→ **Goal**
Revise the stretch from the line containing "In this photograph, which" through the line containing "1133 millimetres", putting "leather sofa" in place of "sectional sofa" and leaving everything else untouched.

→ **Provided data**
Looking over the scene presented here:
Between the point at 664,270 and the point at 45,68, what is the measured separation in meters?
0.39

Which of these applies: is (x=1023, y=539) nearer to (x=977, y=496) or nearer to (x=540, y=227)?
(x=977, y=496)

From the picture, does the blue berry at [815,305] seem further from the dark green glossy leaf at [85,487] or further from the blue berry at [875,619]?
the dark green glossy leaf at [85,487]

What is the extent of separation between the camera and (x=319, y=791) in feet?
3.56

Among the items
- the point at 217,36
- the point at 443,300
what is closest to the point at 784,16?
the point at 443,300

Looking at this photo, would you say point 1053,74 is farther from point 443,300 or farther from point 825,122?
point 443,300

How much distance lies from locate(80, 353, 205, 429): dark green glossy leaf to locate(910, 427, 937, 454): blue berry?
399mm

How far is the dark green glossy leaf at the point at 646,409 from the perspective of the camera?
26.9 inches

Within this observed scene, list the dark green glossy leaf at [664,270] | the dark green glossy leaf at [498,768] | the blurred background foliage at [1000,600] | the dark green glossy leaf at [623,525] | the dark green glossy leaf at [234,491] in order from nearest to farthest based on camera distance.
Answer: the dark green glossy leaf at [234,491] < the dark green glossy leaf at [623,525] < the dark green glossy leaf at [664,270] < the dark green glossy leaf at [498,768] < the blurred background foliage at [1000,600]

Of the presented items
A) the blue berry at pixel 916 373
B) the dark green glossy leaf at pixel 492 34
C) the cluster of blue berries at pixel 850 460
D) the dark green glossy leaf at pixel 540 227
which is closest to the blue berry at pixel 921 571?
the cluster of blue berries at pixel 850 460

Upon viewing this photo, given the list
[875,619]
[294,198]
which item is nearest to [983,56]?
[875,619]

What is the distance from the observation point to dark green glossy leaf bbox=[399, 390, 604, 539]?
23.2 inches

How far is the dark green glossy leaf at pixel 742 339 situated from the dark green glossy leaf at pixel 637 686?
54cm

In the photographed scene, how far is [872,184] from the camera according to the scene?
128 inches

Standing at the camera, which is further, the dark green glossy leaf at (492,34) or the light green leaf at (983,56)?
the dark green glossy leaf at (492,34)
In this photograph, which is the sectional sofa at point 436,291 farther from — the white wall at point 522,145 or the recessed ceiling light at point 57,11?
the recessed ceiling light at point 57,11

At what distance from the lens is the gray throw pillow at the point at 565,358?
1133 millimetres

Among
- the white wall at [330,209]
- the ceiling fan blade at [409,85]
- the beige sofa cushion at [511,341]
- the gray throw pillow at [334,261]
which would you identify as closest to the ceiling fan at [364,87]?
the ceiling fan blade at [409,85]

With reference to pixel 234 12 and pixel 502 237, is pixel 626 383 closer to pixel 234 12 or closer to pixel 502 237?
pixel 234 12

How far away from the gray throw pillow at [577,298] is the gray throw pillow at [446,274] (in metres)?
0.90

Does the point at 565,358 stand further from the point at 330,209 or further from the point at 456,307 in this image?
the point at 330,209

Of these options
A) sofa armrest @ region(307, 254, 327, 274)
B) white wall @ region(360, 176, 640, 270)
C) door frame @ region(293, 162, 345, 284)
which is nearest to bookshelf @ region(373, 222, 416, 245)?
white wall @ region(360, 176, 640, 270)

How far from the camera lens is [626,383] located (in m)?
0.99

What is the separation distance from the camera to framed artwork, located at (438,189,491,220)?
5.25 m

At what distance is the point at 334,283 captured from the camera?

→ **Written answer**
In this photograph, which is the leather sofa at point 436,291 farther from — the white wall at point 522,145 or the recessed ceiling light at point 57,11?
the recessed ceiling light at point 57,11

At what distance from the lens is the gray throw pillow at the point at 565,358?
1133 millimetres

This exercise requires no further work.